HashMap 是一种 key-value 结构的容器。

HashMap 在 JDK 1.7 和 JDK 1.8 中的实现有所不同，下面就这两种版本分别进行学习。

JDK 1.7

主要属性

首先列举出 HashMap 中一些主要的属性：

// 默认初始容量的取值, 必须为 2 的 n 次方
static final int DEFAULT_INITIAL_CAPACITY = 1 << 4; // aka 16, Also Known As 16

// 默认负载因子的取值
static final float DEFAULT_LOAD_FACTOR = 0.75f;

// 实际存放数据的数组
transient Entry<K,V>[] table = (Entry<K,V>[]) EMPTY_TABLE;

// Map 中实际存放的 key-value 的个数
transient int size;

// 下次对 table 进行扩容的阈值(threshold = capacity * load factor)
int threshold;

// 负载因子
final float loadFactor;

内部类

HashMap 中有一个 Entry 内部类，用于存放 Map 中元素的相关信息：

static class Entry<K,V> implements Map.Entry<K,V> {
    // 用户设置的 key
    final K key;

    // 用户存放的 value
    V value;

    // 用于实现链表数据结构
    Entry<K,V> next;

    // 保存 key 的 hash
    int hash;

    // 省略无关代码
}

根据 HashMap 的一些属性不难看出，HashMap 中采用数组 + 链表的数据结构。数组中的一个个位置被称为 bucket，每一个 bucket 都有唯一的序号与之对应。
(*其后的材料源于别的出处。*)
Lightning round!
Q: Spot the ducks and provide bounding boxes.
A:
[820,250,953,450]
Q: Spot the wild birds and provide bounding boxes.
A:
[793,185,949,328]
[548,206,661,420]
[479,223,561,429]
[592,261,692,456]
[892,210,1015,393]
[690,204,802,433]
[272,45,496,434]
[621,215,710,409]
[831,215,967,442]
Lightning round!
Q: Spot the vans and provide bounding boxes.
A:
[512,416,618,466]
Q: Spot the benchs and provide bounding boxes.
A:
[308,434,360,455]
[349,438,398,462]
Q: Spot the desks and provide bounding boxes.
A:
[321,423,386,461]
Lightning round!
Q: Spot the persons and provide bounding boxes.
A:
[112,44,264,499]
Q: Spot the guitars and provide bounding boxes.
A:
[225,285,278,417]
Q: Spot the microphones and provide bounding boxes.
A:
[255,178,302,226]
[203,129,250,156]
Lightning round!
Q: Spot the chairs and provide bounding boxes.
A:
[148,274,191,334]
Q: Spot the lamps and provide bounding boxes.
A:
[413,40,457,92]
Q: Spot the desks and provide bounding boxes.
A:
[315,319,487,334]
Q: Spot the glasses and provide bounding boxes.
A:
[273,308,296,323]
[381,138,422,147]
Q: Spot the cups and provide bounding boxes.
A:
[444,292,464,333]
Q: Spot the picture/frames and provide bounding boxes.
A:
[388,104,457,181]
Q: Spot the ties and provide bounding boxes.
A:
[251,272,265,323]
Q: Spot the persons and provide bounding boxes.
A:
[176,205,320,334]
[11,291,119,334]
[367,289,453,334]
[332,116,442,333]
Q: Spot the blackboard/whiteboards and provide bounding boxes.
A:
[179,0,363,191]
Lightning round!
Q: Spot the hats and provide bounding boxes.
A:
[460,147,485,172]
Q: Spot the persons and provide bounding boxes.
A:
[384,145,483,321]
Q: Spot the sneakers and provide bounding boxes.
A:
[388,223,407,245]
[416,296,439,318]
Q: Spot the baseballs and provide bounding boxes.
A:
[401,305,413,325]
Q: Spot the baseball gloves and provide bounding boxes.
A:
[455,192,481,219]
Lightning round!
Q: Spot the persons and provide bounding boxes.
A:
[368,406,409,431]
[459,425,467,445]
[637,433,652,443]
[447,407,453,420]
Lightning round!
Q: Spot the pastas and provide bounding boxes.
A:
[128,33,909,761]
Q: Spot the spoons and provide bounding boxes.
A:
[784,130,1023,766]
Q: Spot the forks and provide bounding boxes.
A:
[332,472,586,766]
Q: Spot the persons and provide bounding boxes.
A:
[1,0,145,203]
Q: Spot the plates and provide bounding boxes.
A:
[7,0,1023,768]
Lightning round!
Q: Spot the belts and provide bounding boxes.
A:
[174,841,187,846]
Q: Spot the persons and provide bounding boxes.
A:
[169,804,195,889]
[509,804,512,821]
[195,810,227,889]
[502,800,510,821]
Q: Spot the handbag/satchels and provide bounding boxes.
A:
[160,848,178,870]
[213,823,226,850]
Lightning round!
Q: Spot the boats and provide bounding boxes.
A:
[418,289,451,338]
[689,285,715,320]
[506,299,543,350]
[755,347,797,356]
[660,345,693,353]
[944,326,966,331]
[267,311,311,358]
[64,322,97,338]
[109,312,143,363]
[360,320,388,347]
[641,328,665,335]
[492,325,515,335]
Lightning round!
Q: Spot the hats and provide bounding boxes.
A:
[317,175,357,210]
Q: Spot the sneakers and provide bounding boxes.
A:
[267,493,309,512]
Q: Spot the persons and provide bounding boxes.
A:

也就是说，当不同的 key 在数组中的位置产生冲突时，HashMap 会采取链表的方式来解决冲突。

主要方法

构造方法

HahsMap 中提供了三种构造函数，分别为：

public HashMap();

public HashMap(int initialCapacity);

public HashMap(int initialCapacity, float loadFactor);

可以看出在创建 HashMap 时，可以直接指定初始容量和负载因子来调用第三个构造函数。

也可以不提供相关的参数，也就是使用第一个或者第二个构造函数，HashMap 会使用默认参数去调用第三个构造函数。

在构造函数中，HashMap 会对参数进行校验，然后初始化一些属性。但是此时不会创建 table。

public HashMap(int initialCapacity, float loadFactor) {
    if (initialCapacity < 0)
        throw new IllegalArgumentException("Illegal initial capacity: " +
                                            initialCapacity);
    if (initialCapacity > MAXIMUM_CAPACITY)
        initialCapacity = MAXIMUM_CAPACITY;
    if (loadFactor <= 0 || Float.isNaN(loadFactor))
        throw new IllegalArgumentException("Illegal load factor: " +
                                            loadFactor);

    this.loadFactor = loadFactor;
    threshold = initialCapacity;
    init();     // HashMap 中的 init 方法什么也没做
}

put 方法

put 方法是常用的两个方法之一，用于将 key-value 存入到 HashMap 中。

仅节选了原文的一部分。